The DOPC–POPC system was tested following the same protocol as described above. Owing to similarities in chemical structure between the two potential lysolipids coupled with their propensity to isomerize into the sn-1 form [18], the DOPC and POPC reaction products co-eluted, thus the reaction's chemoselectivity could not be ascertained. However, these data strongly indicate that raclopride-mediated hydrolysis is within error the same for DOPC and POPC lipids, as the observed rates of hydrolysis were independent of the level of POPC in the bilayers (figure 5).

Absolute rates (0.1136 ± 0.00645 mol h⁻¹ mol_RAC⁻¹) measured for DOPC/POPC lipid mixtures were identical under the specified experimental conditions; SAXS data (not shown) confirmed that no bulk mesophase changes were detected during the experimental period.

While the hydrolysis data presented in figure 5 also indicate a trend of increase in rate with acyl chain length, there is an obvious and significant discontinuity between the rates of formation of lysolipid species in mixtures dominated by unsaturated lipids relative to those comprising mostly saturated species. Temperature- and composition-dependent phase coexistence regions have been observed between ordered domains enriched in saturated lipids, and fluid-disordered regions enriched in unsaturated molecules. In the case of DOPC–DPPC mixtures at 37°C, the coexistence region has been found by fluorescence methods [15] and X-ray diffraction [16] to form just below 80 mol% DPPC, which agrees well with the experimental data presented above. Although this effect has not been observed in the more fluid DLPC and DMPC systems, the imperfect mixing between the lipid species and the wide disparity between their chain-melting temperatures suggests that something more dynamic and short-lived, but similar, may occur in these shorter chain species.

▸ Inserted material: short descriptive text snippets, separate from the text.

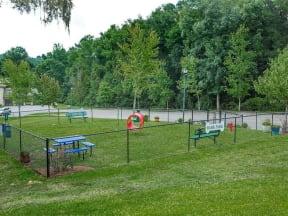 bark park overview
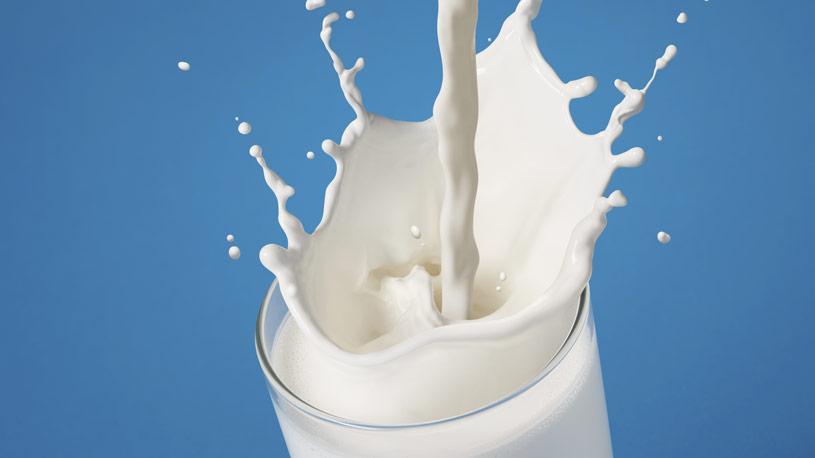 latte-derivati-02-euroconsuling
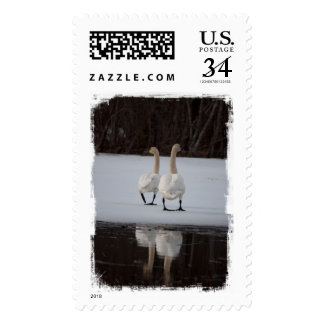 Mirror Mirror Postage Stamp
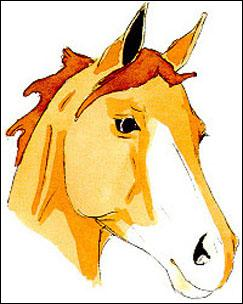 quizz galop 2 ffe quiz chevaux galop 2. Black Bedroom Furniture Sets. Home Design Ideas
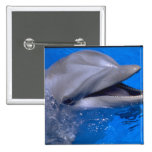 Delfín Pin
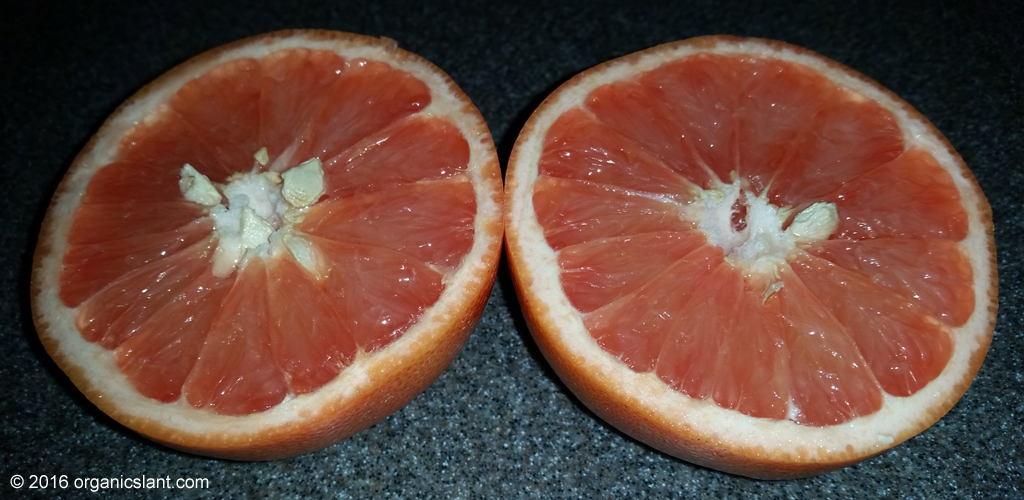 grapefruit-juice-stems-weight-gain-in-mice-fed-a-hig-fat-diet-1024w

A striking observation that can be made from the data above is the strong, positive correlation between the melting transition temperature of the lipids and the rate at which they are consumed by raclopride-mediated hydrolysis. Furthermore, this trend shows no discontinuity across the L_β → L_α phase transition. To strengthen the confidence in this association, hydrolysis experiments were undertaken using 5 mol% raclopride in two further lipids with chain-melting transition temperatures intermediate between those already established. These were SOPC and C₁₃ PC, described previously in figure 2, with melting temperatures of 6°C and 14°C, respectively. The data generated in these experiments fitted the trend closely, as shown in figure 6.

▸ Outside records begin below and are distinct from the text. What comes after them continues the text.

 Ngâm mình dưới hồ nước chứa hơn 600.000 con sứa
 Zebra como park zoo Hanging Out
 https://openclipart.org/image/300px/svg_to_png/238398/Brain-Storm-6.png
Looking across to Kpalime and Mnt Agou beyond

Figure 6. — The correlation between a phosphatidylcholine lipid's rate of hydrolysis by 5 mol% raclopride tartrate and its chain-melting temperature, after incubation at 37°C with 3 : 1 PBS w/w. The line of fit is equal to *y =* 0.0141x − 3.510, added as a guide for the eye; errors are calculated from figure 4 and are smaller than data markers. (Online version in colour.)

3.2. Potential mechanisms

These experimental findings indicate that the hydrolysis of phosphatidylcholine lipids by raclopride is proportional to the chain-melting temperature of the lipid aggregate. The explanations for the observed effects cannot at this stage be conclusively identified: the chain-melting temperature is a complex phenomenon, related to the physical and electronic shapes of the component lipids, the viscosity of the membrane, its surface topology and a number of other factors. A number of hypotheses present themselves, some of which are outlined below; experiments are ongoing to determine which of these predominate in both laboratory and biological conditions.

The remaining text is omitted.